There are tens of billions of dollars that are needed to rebuild and renovate these systems, which include everything from levees and dams to power systems. One would have thought that the stimulus package (ARRA of 2009) enacted last year would have started bringing improvements to vital systems.
You would have thought wrong.
You would have thought that things like overhauling and replacing antiquated rail signal systems such as those on the LIRR would have been done years ago.
You thought wrong - although the plan to replace the system is underway and seriously over budget and late.
The state has "invested" many billions of dollars in LIRR facilities, including a current project to send some Long Island trains into Grand Central Terminal, Manhattan's other huge railroad station. Though its budget is $7.3 billion, federal transportation estimators say it's running $800 million over budget and 18 months behind schedule.

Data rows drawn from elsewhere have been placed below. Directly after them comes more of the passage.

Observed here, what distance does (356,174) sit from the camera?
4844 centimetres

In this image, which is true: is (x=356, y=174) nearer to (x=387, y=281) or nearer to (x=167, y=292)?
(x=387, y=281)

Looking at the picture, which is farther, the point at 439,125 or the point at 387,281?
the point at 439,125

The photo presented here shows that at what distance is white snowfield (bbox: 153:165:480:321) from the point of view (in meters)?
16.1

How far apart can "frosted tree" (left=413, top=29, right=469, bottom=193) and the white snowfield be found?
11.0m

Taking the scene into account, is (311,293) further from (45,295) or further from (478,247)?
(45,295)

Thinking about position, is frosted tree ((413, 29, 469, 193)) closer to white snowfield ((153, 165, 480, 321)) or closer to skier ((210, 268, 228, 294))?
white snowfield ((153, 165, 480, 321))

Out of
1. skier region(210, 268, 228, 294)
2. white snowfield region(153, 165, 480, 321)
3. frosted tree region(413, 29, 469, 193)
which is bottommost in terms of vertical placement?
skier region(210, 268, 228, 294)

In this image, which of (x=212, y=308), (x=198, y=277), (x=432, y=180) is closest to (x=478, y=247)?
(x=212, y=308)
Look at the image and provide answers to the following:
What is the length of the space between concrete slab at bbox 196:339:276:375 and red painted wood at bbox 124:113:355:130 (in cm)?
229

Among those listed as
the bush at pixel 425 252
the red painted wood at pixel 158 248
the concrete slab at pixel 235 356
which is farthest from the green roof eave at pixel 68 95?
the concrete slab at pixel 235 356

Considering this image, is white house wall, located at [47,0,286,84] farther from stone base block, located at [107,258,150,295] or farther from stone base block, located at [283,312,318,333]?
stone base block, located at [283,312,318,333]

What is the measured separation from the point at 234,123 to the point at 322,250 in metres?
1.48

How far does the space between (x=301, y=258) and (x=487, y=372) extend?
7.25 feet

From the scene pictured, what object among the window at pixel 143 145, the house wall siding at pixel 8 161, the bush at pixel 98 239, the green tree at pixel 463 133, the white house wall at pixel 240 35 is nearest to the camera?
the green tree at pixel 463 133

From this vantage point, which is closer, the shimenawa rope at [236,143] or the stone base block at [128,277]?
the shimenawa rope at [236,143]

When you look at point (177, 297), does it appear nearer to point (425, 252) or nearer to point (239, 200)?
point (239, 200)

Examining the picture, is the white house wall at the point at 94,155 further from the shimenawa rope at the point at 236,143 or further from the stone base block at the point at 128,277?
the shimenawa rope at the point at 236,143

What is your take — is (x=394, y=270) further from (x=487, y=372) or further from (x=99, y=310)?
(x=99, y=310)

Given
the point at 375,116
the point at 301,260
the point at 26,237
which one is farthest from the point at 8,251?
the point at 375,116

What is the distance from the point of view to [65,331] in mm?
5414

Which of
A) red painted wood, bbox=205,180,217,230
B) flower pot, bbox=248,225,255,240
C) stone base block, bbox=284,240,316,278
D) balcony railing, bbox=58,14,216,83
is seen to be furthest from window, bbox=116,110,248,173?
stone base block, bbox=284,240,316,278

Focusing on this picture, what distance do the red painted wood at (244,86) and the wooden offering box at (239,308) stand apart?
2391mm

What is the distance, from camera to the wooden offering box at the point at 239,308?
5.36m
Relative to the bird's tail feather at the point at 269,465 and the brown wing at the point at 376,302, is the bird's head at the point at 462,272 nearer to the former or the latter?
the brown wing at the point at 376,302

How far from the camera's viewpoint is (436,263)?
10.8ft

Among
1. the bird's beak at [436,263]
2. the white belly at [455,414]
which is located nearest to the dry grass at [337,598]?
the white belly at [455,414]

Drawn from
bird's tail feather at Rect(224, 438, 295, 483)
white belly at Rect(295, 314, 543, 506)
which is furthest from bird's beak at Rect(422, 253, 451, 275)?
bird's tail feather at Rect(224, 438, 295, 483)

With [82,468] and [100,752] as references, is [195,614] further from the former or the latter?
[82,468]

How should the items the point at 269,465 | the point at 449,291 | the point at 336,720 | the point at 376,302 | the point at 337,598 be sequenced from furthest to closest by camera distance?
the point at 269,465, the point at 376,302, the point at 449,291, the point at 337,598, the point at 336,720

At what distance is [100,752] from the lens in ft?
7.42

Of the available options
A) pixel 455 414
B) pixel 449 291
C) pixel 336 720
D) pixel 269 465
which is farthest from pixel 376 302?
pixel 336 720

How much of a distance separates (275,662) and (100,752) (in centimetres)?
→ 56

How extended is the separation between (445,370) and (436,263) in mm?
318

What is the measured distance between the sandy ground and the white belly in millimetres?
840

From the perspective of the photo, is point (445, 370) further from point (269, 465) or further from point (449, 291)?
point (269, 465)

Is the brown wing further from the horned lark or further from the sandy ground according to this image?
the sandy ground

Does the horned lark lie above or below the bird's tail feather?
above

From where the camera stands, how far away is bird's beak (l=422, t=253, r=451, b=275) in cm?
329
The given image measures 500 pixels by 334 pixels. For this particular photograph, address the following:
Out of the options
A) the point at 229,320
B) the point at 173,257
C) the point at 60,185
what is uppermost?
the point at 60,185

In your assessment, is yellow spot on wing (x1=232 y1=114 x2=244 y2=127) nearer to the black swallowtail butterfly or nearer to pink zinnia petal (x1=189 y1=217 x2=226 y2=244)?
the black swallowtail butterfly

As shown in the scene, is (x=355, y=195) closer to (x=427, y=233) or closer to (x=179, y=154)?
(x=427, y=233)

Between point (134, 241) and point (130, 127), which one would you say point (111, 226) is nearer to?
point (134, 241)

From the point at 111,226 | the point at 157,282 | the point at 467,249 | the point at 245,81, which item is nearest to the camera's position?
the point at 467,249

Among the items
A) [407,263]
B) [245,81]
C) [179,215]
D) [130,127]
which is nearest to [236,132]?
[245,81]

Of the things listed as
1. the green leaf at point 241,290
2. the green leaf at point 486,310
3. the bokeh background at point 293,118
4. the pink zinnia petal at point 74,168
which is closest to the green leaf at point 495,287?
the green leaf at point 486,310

As for last week's service disruption, a computerized train control system is scheduled to go into service at Jamaica in November—three years late and more than 200% over budget.
Under state ownership, the Long Island Rail Road has survived, but never prospered. Fares are higher than most riders like, but lower than necessary to run the railroad.
Nobody expects the LIRR to make a profit; the riders shout that would be unfair. Why the current subsidies are not unfair to taxpayers, especially the million Long Islanders commuting in cars, is never explained.
Signal and power problems are an all too common occurrence on the Northeast Corridor, and the failure to address and update these systems means that the chances for further problems are far too high.
All of these issues go to competitive advantage and improving the business climate. Yet, while politicians and the public entities running the mass transit and infrastructure love to tout new construction, it's the existing infrastructure that needs to be addressed with updates, upgrades, and replacements where necessary.